Transcribe the lines below verbatim, skipping the images.

----- DATA PROVIDED

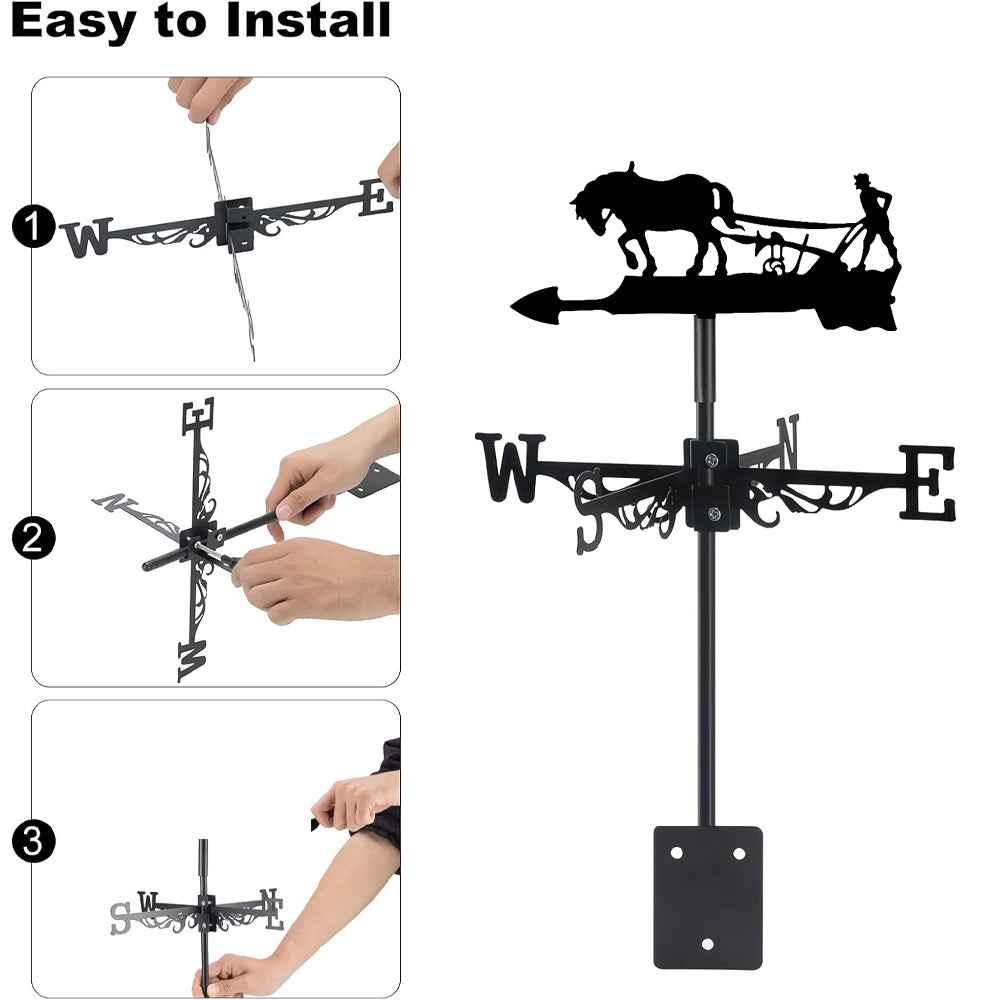 Easy to Install

1
W E

2
E
N
W

3
S W N E

W S N E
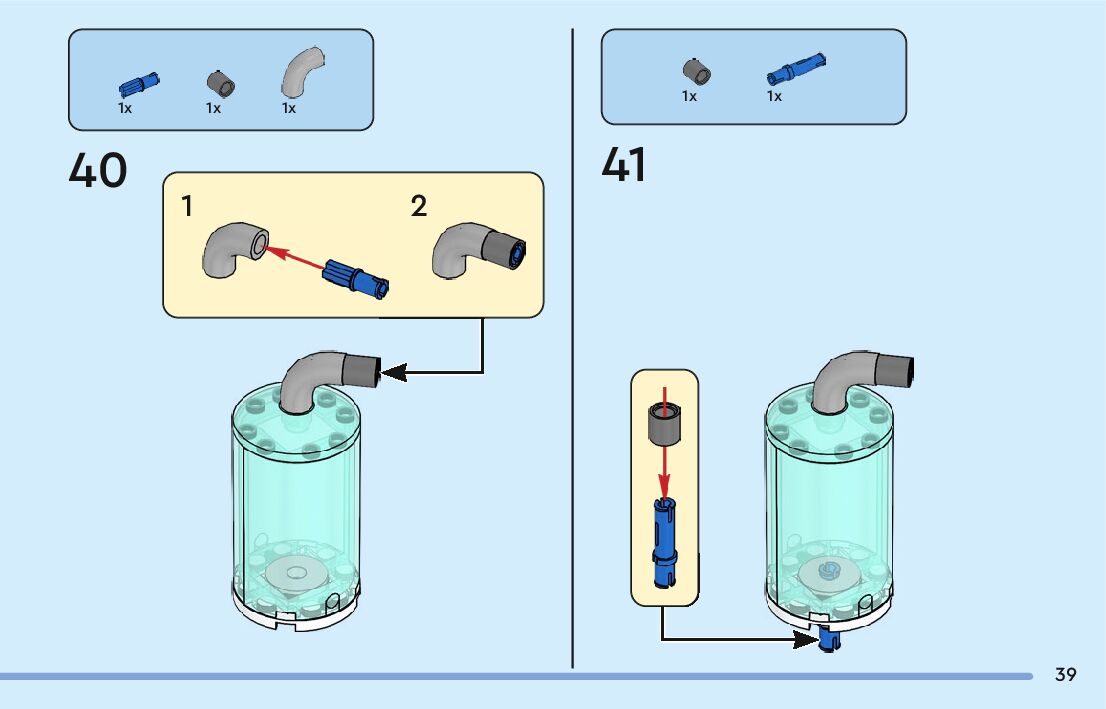 1x 1x 1x

40

1

2

1x 1x

41

39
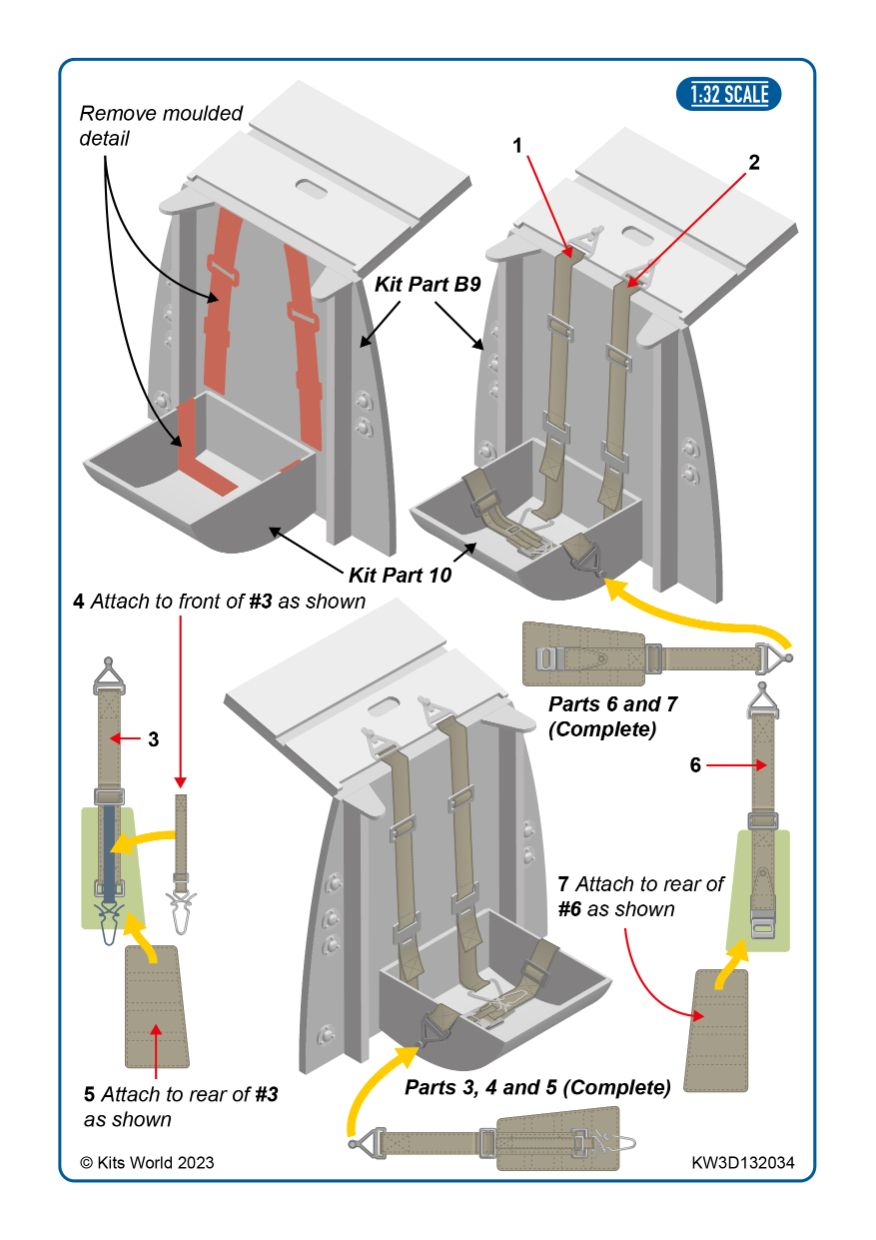 1:32 SCALE

Remove moulded detail

1

2

Kit Part B9

Kit Part 10

4 Attach to front of #3 as shown

3

Parts 6 and 7 (Complete)

6

7 Attach to rear of #6 as shown

5 Attach to rear of #3 as shown

Parts 3, 4 and 5 (Complete)

© Kits World 2023

KW3D132034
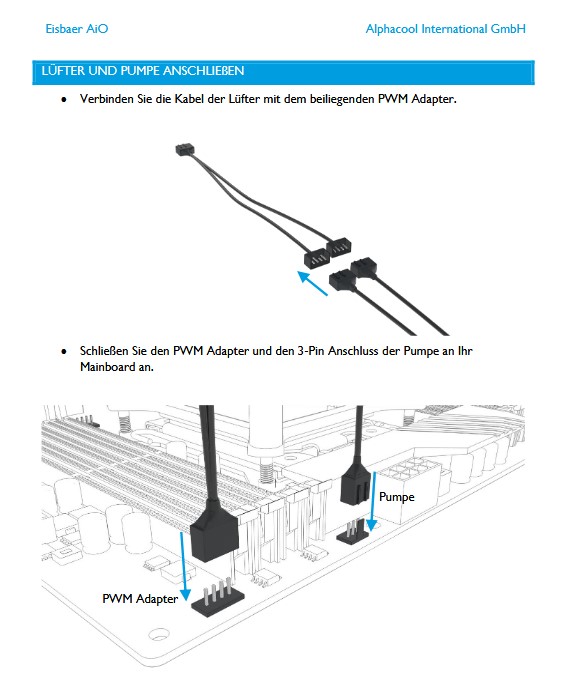 Eisbaer AiO

Alphacool International GmbH

LÜFTER UND PUMPE ANSCHLIEßEN

• Verbinden Sie die Kabel der Lüfter mit dem beiliegenden PWM Adapter.

• Schließen Sie den PWM Adapter und den 3-Pin Anschluss der Pumpe an Ihr Mainboard an.

Pumpe

PWM Adapter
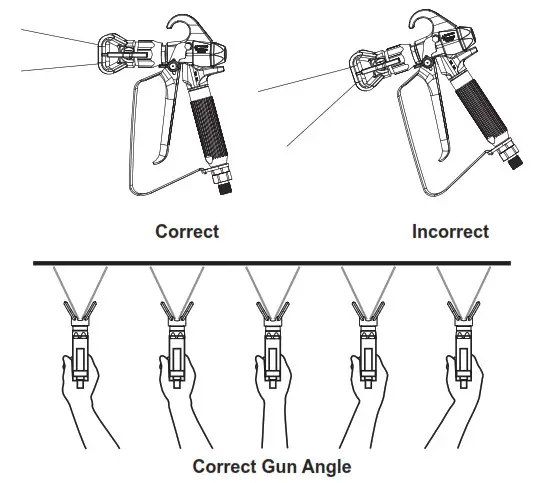 Correct

Incorrect

Correct Gun Angle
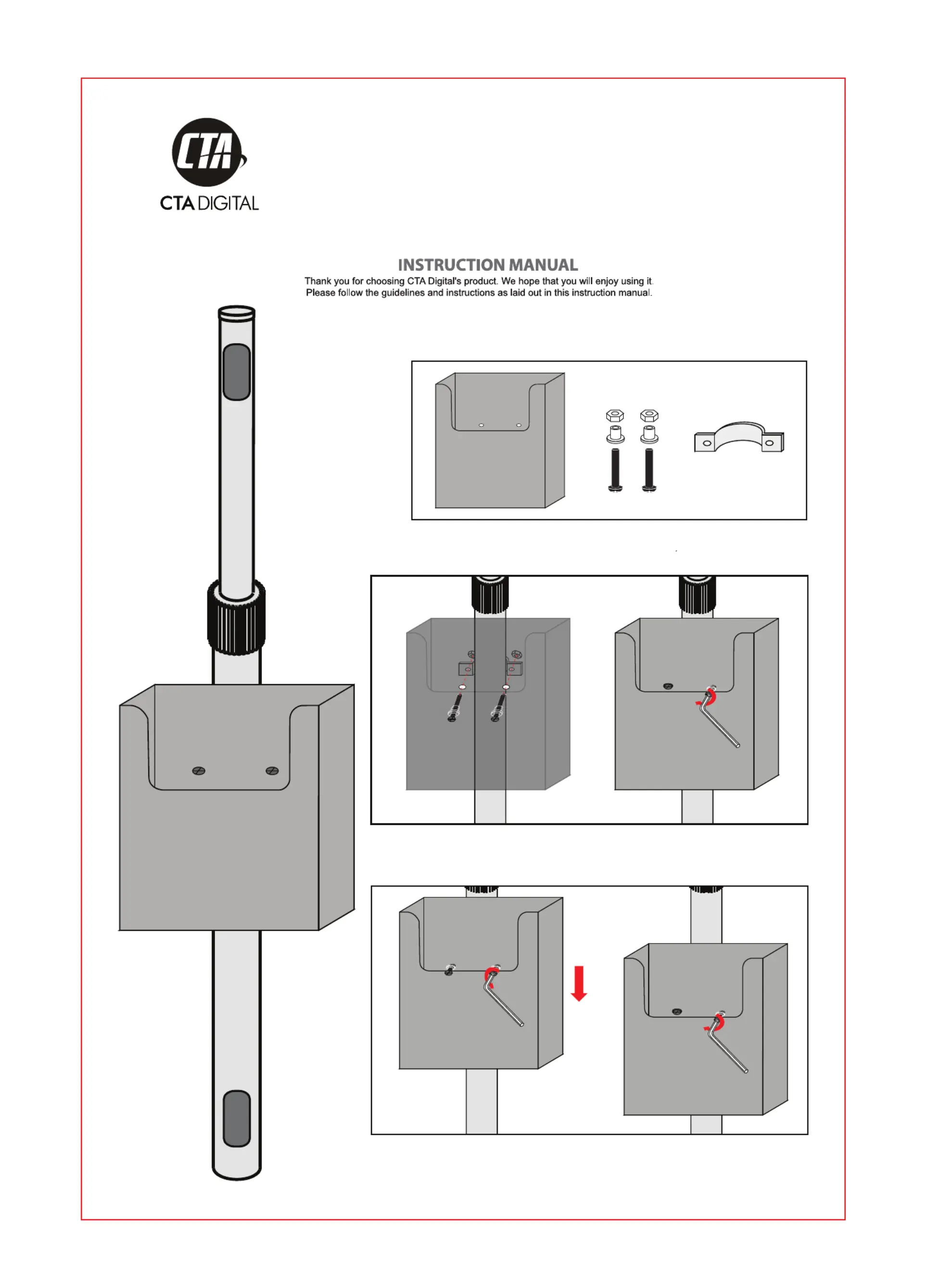 CTA

CTA DIGITAL

INSTRUCTION MANUAL

Thank you for choosing CTA Digital's product. We hope that you will enjoy using it. Please follow the guidelines and instructions as laid out in this instruction manual.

----------

ANSWER:
 Easy to Install

1
W E

2
E
N
W

3
S W N E

W S N E
 1x 1x 1x

40

1

2

1x 1x

41

39
 1:32 SCALE

Remove moulded detail

1

2

Kit Part B9

Kit Part 10

4 Attach to front of #3 as shown

3

Parts 6 and 7 (Complete)

6

7 Attach to rear of #6 as shown

5 Attach to rear of #3 as shown

Parts 3, 4 and 5 (Complete)

© Kits World 2023

KW3D132034
 Eisbaer AiO

Alphacool International GmbH

LÜFTER UND PUMPE ANSCHLIEßEN

• Verbinden Sie die Kabel der Lüfter mit dem beiliegenden PWM Adapter.

• Schließen Sie den PWM Adapter und den 3-Pin Anschluss der Pumpe an Ihr Mainboard an.

Pumpe

PWM Adapter
 Correct

Incorrect

Correct Gun Angle
 CTA

CTA DIGITAL

INSTRUCTION MANUAL

Thank you for choosing CTA Digital's product. We hope that you will enjoy using it. Please follow the guidelines and instructions as laid out in this instruction manual.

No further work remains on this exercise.